» Exercise instructions
Pictures must not appear in the copy. Set down exactly the line with "Bicycle sporting carrier" and each line after it through the end of the data below.
+++ Input data +++
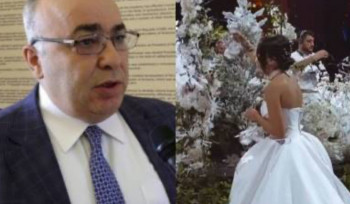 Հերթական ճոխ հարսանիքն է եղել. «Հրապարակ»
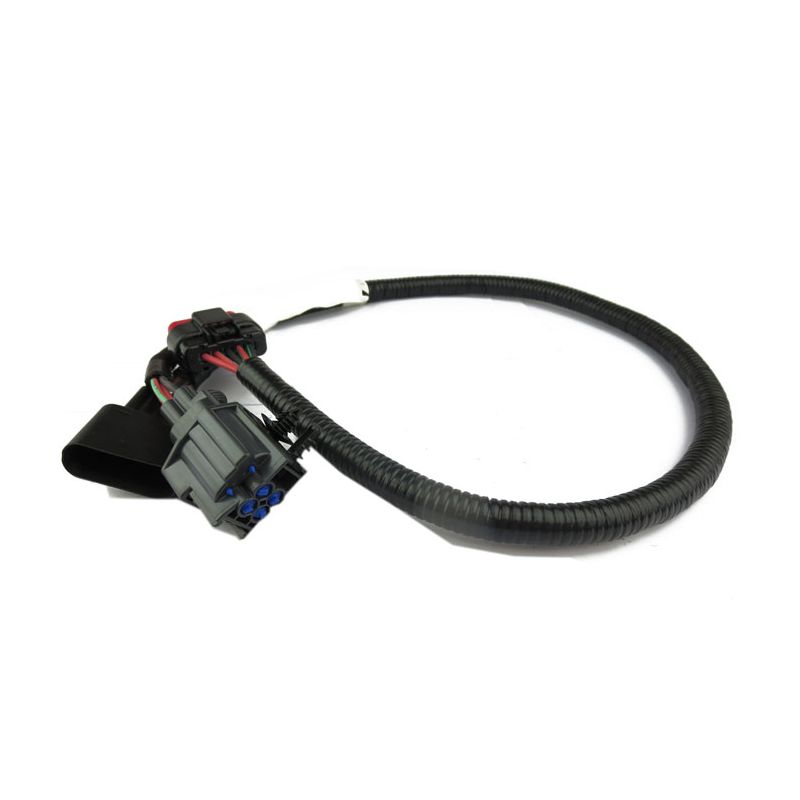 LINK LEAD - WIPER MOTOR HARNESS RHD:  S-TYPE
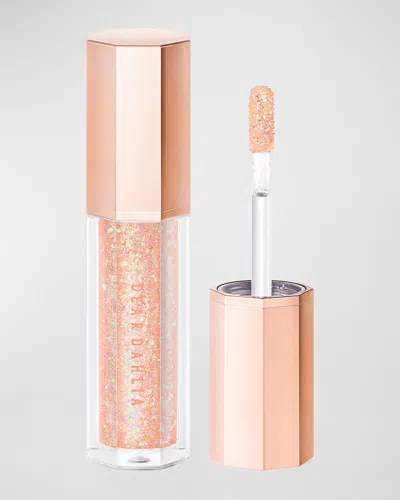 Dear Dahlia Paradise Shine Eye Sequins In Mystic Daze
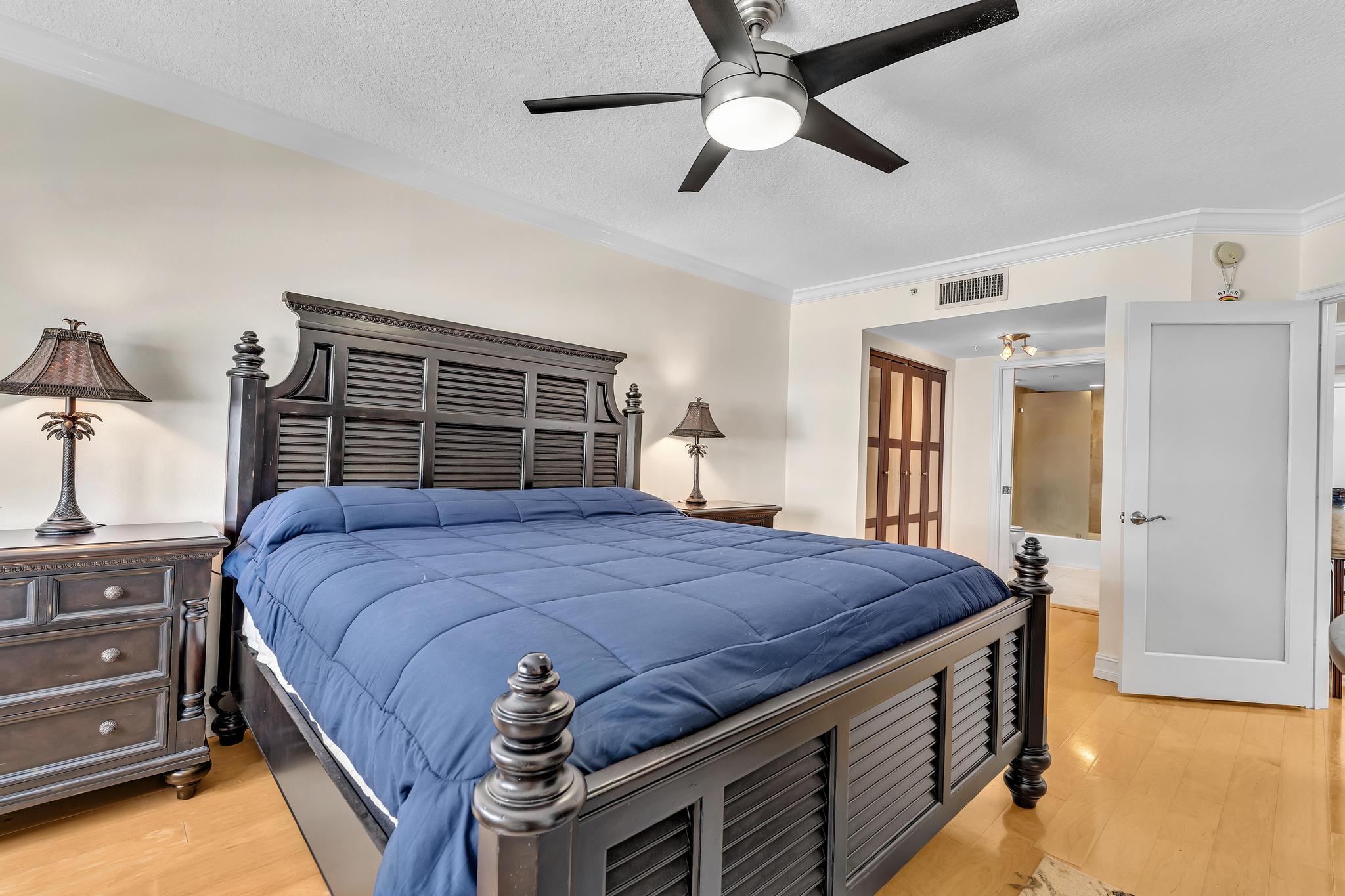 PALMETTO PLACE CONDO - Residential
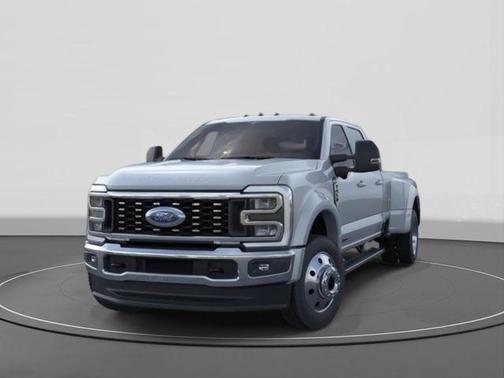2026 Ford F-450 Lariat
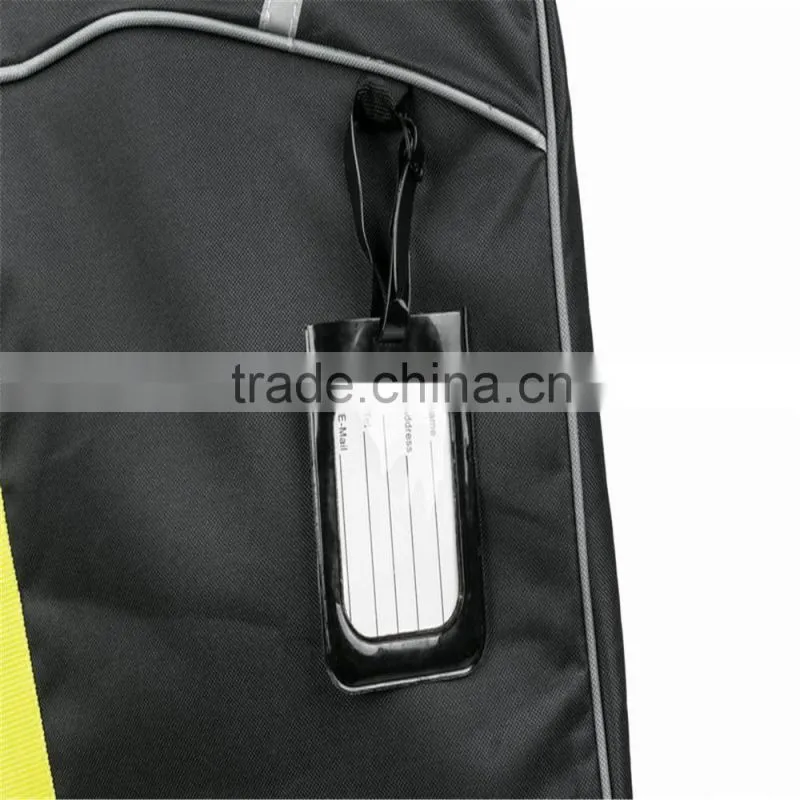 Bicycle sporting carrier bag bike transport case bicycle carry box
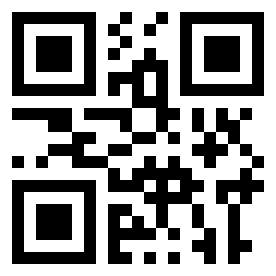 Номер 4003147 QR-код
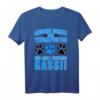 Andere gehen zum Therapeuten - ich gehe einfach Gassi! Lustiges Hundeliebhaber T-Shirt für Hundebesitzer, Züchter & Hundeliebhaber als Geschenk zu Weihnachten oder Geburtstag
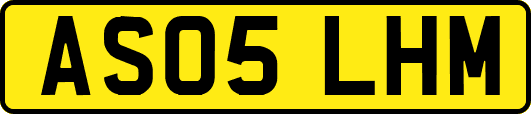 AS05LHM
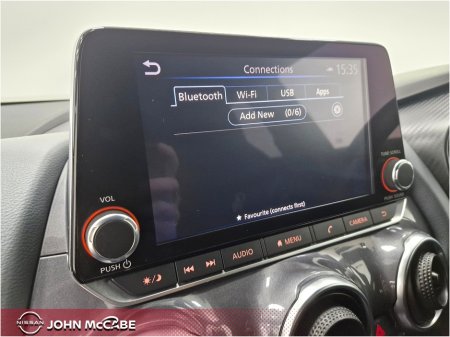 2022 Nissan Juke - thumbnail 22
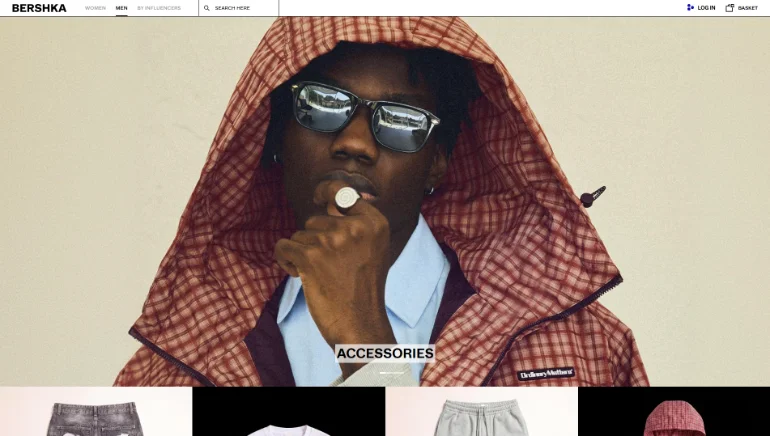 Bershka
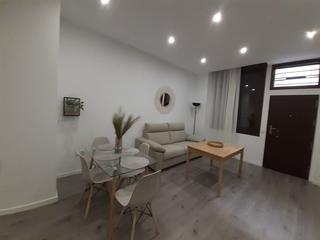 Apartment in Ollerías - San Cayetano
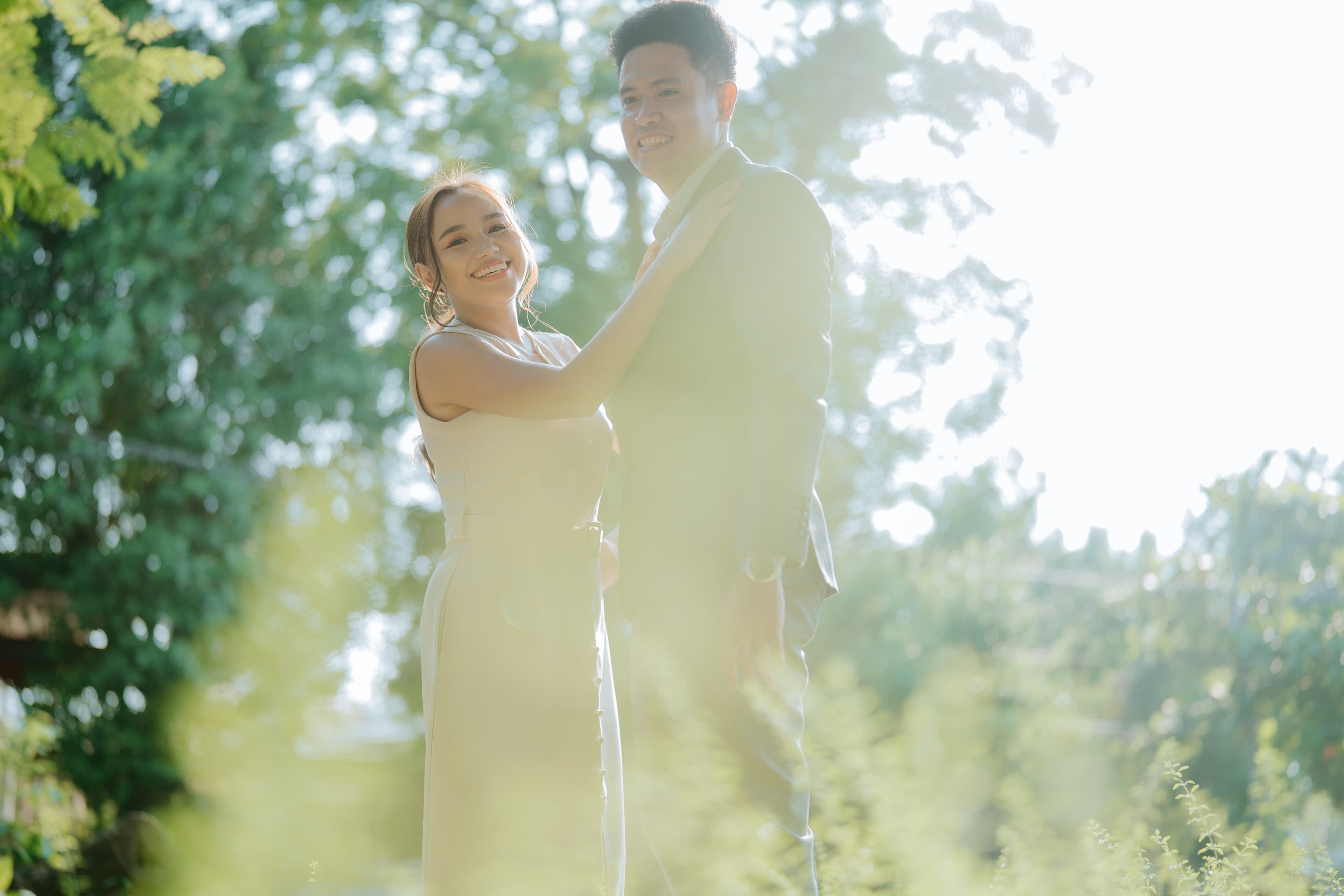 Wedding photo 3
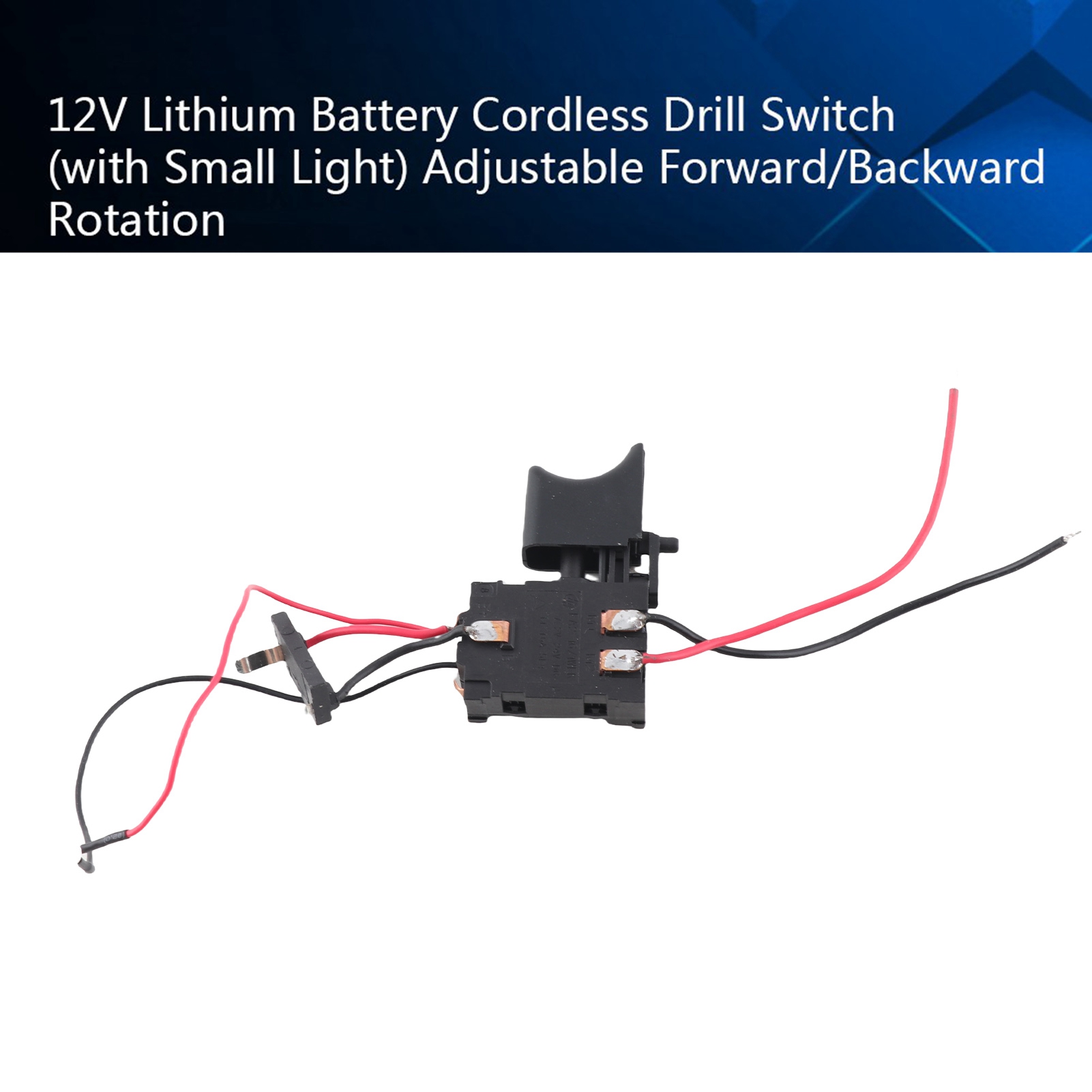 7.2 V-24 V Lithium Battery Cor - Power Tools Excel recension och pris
+++
» Exercise output
 Bicycle sporting carrier bag bike transport case bicycle carry box
 Номер 4003147 QR-код
 Andere gehen zum Therapeuten - ich gehe einfach Gassi! Lustiges Hundeliebhaber T-Shirt für Hundebesitzer, Züchter & Hundeliebhaber als Geschenk zu Weihnachten oder Geburtstag
 AS05LHM
 2022 Nissan Juke - thumbnail 22
 Bershka
 Apartment in Ollerías - San Cayetano
 Wedding photo 3
 7.2 V-24 V Lithium Battery Cor - Power Tools Excel recension och pris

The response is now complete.